Maybe different congregations could be in different church tanks fighting each other?
The British had a Churchill tank during WWII.
Overall feel is anti-Christian graphic propaganda with a Muslim originator.
This is understandable given the insane desires of right-wing Christians in the United States to declare a war of civilizations between Christendom and Islam. Support for Israel and the invasions of Muslim countries add to the hatred.
However, it is a pity that there is no work which shows that the other religions in this bloody mess also have their share of insane sects and groups. And that tolerance is limited in many ways. A church in Mecca would be nice, perhaps.
Perhaps a family of suicide bombers all wearing their bombs off on a picnic.
The craziness is everywhere. If you focus only on one side, you are not opposing it - you are part of it.
Harldy "old Cliche" at all. IT was the Christians that snuck bible verses onto the barrels of our guns in Iraq, all the while claiming this was not a holly war.

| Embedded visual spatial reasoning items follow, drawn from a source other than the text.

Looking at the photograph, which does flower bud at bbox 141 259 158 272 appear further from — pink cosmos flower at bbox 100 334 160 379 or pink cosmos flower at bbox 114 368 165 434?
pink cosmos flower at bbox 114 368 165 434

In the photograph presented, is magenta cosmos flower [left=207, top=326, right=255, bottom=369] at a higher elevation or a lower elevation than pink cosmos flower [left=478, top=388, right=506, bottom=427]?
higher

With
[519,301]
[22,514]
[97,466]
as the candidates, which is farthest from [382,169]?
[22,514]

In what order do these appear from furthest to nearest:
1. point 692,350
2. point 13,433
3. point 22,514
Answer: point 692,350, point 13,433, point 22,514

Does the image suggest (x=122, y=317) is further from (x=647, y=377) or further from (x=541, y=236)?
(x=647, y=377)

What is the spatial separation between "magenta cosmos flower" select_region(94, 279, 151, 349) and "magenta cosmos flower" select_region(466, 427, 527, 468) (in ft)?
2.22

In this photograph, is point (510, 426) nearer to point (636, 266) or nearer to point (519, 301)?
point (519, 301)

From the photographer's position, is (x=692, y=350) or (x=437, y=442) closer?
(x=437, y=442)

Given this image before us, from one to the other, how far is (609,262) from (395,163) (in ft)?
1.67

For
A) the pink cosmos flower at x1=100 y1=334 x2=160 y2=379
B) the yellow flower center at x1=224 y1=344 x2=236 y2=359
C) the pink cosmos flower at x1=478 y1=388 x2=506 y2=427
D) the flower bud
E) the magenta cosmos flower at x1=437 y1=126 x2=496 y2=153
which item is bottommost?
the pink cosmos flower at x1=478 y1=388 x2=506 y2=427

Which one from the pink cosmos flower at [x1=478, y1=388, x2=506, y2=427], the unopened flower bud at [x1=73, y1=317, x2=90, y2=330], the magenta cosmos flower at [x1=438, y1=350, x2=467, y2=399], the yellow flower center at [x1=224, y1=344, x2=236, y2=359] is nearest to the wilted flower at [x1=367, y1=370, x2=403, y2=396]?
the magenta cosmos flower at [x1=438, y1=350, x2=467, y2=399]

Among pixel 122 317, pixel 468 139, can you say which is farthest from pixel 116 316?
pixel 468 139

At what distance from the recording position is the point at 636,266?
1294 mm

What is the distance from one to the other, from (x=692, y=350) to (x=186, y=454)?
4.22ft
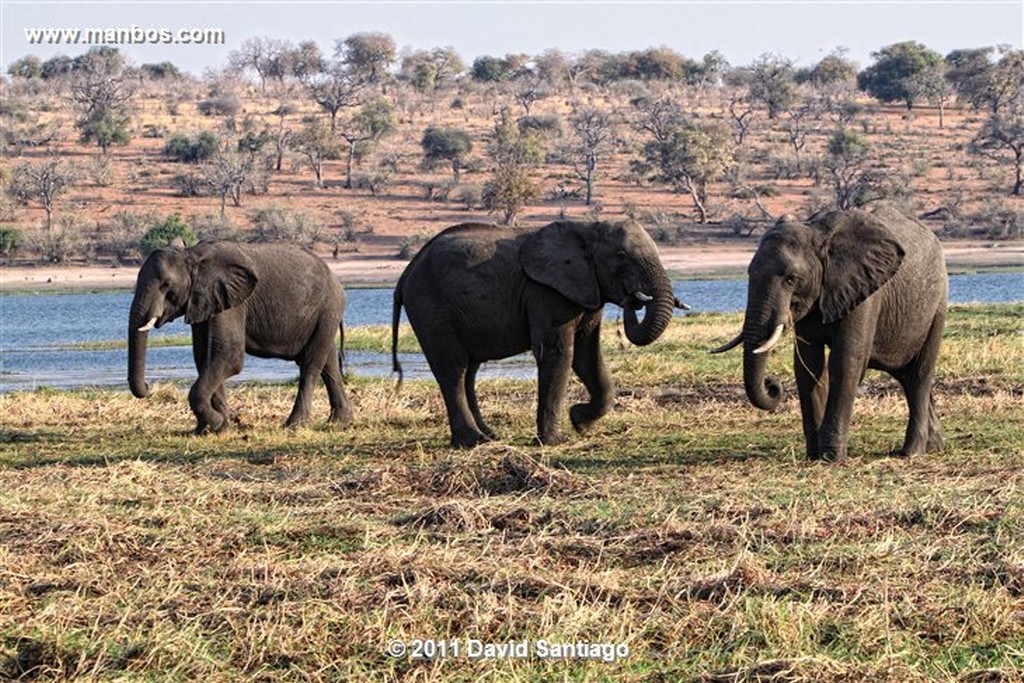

"Contrary to what [President George W.] Bush says and claims -- that we hate freedom --let him tell us then, "Why did we not attack Sweden?" It is known that those who hate freedom don't have souls with integrity, like the souls of those 19. May the mercy of God be upon them."
I've no sympathies for any form of terrorism, but I also don't see things in simplistic terms.
It is a beautiful and striking artwork, but I find myself puzzled by the message we are intended to draw from it.